((
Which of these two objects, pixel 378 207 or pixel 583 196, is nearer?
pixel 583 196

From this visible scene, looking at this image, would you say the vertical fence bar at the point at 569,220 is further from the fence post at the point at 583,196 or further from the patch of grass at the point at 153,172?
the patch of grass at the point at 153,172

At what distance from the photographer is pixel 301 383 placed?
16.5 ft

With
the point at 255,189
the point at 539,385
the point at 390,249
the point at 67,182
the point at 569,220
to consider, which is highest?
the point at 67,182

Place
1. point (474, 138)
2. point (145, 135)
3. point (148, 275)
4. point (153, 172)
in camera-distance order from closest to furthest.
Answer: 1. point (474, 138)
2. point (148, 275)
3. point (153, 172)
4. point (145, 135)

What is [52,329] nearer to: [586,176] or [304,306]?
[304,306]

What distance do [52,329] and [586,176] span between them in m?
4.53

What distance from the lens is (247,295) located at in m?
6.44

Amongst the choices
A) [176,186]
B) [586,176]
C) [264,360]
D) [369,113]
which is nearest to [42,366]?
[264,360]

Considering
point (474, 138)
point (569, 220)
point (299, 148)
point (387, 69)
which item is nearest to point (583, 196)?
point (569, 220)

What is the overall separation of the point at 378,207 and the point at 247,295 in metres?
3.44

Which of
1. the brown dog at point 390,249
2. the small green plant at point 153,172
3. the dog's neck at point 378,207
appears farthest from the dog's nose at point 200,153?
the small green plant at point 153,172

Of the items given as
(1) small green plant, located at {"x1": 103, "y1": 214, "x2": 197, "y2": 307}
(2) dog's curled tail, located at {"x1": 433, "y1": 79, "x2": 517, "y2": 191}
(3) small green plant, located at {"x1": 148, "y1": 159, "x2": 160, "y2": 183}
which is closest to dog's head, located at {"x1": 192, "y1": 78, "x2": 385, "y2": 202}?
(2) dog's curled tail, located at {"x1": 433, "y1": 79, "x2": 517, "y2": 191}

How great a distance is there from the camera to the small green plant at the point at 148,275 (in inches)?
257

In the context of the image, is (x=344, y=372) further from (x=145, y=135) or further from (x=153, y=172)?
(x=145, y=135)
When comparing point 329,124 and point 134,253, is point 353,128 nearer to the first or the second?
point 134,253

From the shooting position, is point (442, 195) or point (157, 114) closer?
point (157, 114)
))
Objective. Copy the listing above line for line, without changing a word, number, or mark of punctuation.

Response below.
Which of these two objects, pixel 378 207 or pixel 583 196, is nearer?
pixel 583 196

From this visible scene, looking at this image, would you say the vertical fence bar at the point at 569,220 is further from the fence post at the point at 583,196 or further from the patch of grass at the point at 153,172?
the patch of grass at the point at 153,172

At what distance from the photographer is pixel 301 383 placed?
16.5 ft

With
the point at 255,189
the point at 539,385
the point at 390,249
the point at 67,182
the point at 569,220
to consider, which is highest?
the point at 67,182

Place
1. point (474, 138)
2. point (145, 135)
3. point (148, 275)
4. point (153, 172)
in camera-distance order from closest to furthest.
Answer: 1. point (474, 138)
2. point (148, 275)
3. point (153, 172)
4. point (145, 135)

What is [52,329] nearer to: [586,176] or [304,306]?
[304,306]

What distance do [52,329] and [586,176] span between them in m?
4.53

What distance from the lens is (247,295) located at in m?
6.44

Amongst the choices
A) [176,186]
B) [586,176]
C) [264,360]
D) [369,113]
which is nearest to [42,366]?
[264,360]

Considering
point (474, 138)
point (569, 220)
point (299, 148)
point (387, 69)
which item is nearest to point (583, 196)?
point (569, 220)

What is the overall separation of the point at 378,207 and the point at 247,295 in metres?
3.44

Which of
1. the brown dog at point 390,249
2. the small green plant at point 153,172
3. the dog's neck at point 378,207
appears farthest from the dog's nose at point 200,153?
the small green plant at point 153,172

Of the items given as
(1) small green plant, located at {"x1": 103, "y1": 214, "x2": 197, "y2": 307}
(2) dog's curled tail, located at {"x1": 433, "y1": 79, "x2": 517, "y2": 191}
(3) small green plant, located at {"x1": 148, "y1": 159, "x2": 160, "y2": 183}
which is closest to dog's head, located at {"x1": 192, "y1": 78, "x2": 385, "y2": 202}?
(2) dog's curled tail, located at {"x1": 433, "y1": 79, "x2": 517, "y2": 191}

How great a distance is there from the camera to the small green plant at the point at 148,275 (in inches)?
257

In the context of the image, is (x=344, y=372) further from (x=145, y=135) or further from (x=153, y=172)?
(x=145, y=135)
When comparing point 329,124 and point 134,253, is point 353,128 nearer to the first or the second?
point 134,253

From the shooting position, is point (442, 195) or point (157, 114) closer?
point (157, 114)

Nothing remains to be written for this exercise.